Node.js / TypeScriptPythoncURL
import OpenAI from "openai";

const client = new OpenAI({
  apiKey: process.env.MODELSWITCH_API_KEY,
  baseURL: "https://api.modelswitchai.tech/v1",
  defaultHeaders: {
    "x-routing-mode": "cost", // cost | performance | latency
  },
});

const response = await client.chat.completions.create({
  model: "auto",           // ModelSwitch selects the best model
  messages: [
    { role: "user", content: "Analyze the attached quarterly report" }
  ],
});

// All standard OpenAI fields +
console.log(response.routing_metadata);
// {
//   selected_model: "gpt-4o-mini",
//   routing_mode: "cost",
//   latency_ms: 312,
//   cost_saved: "$0.0048",
//   reason: "Routed to GPT-4o Mini — 96.9% cheaper...",
//   failover_chain: ["gpt-4o-mini", "gpt-3.5-turbo", "gpt-4o"]
// }

Request Headers

ModelSwitch reads custom HTTP headers to control routing behavior per request. All headers are optional and have sensible defaults.

HeaderRequiredDefaultDescription
x-routing-modeOptionalperformanceRouting strategy. One of: cost, performance, latency
x-failover-chainOptionalautoComma-separated model priority chain for failover
x-budget-usdOptionalunlimitedMaximum USD spend per request. Request rejected if exceeded.
x-max-retriesOptional2Number of failover attempts before returning an error
x-timeout-msOptional30000Per-upstream maximum timeout in milliseconds

Response Headers

Every ModelSwitch response includes the following headers for observability and debugging.

HeaderTypeDescription
x-modelswitch-latencyintegerTotal proxy processing time in milliseconds
x-modelswitch-modelstringFinal model ID selected by the routing engine
x-modelswitch-routing-modestringActive routing strategy: cost | performance | latency
x-modelswitch-request-idstringUnique request trace ID for debugging and billing
x-modelswitch-versionstringModelSwitch API version (current: 2.4.0)

Failover Routing

Define custom failover chains to ensure your application survives provider outages and rate limits. ModelSwitch automatically retries with the next model in the chain with zero latency penalty.
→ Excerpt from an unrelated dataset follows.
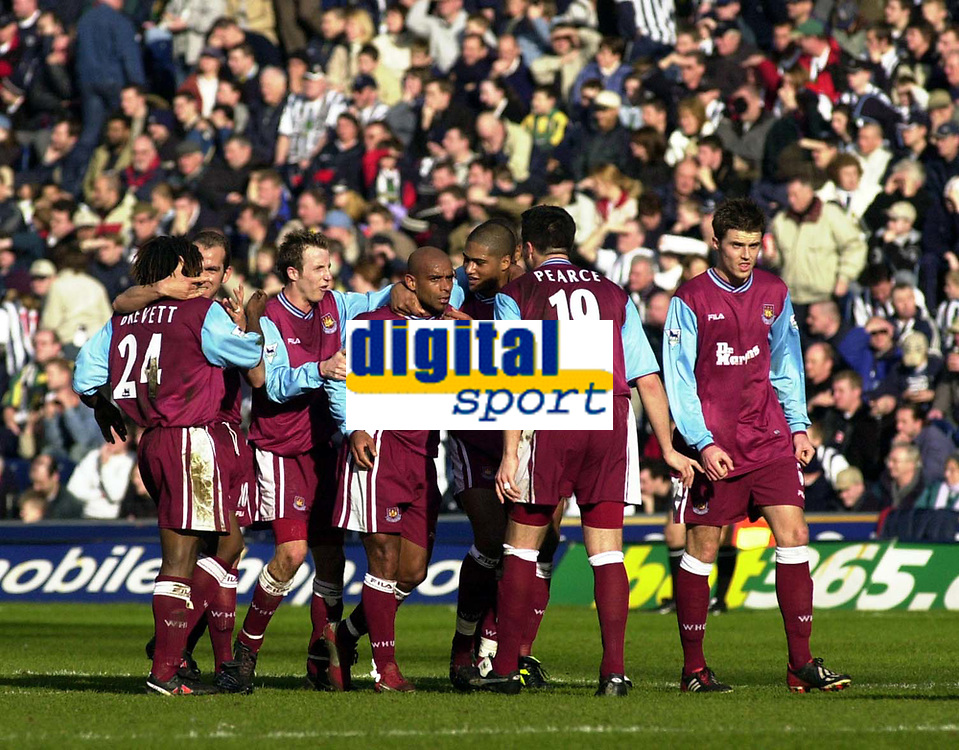 Photo: Greig Cowie<br />Barclaycard Premiership. West Bromwich Albion v West Ham United, 23/02/2002<br />The West Ham players surround Trevor Sinclair to show how much his goal means to the team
// Configure explicit failover chains per request
const response = await client.chat.completions.create({
  model: "gpt-4o",
  messages: [{ role: "user", content: "..." }],
  // ModelSwitch reads the x-failover-chain header
}, {
  headers: {
    "x-routing-mode": "performance",
    "x-failover-chain": "gpt-4o,gpt-4o-mini,gpt-3.5-turbo",
    "x-max-retries": "3",
    "x-timeout-ms": "5000",
  }
});

Cost Guardrails

Set hard budget limits on a per-request basis. Requests that would exceed the budget are automatically downgraded to a cheaper model or rejected, depending on your policy.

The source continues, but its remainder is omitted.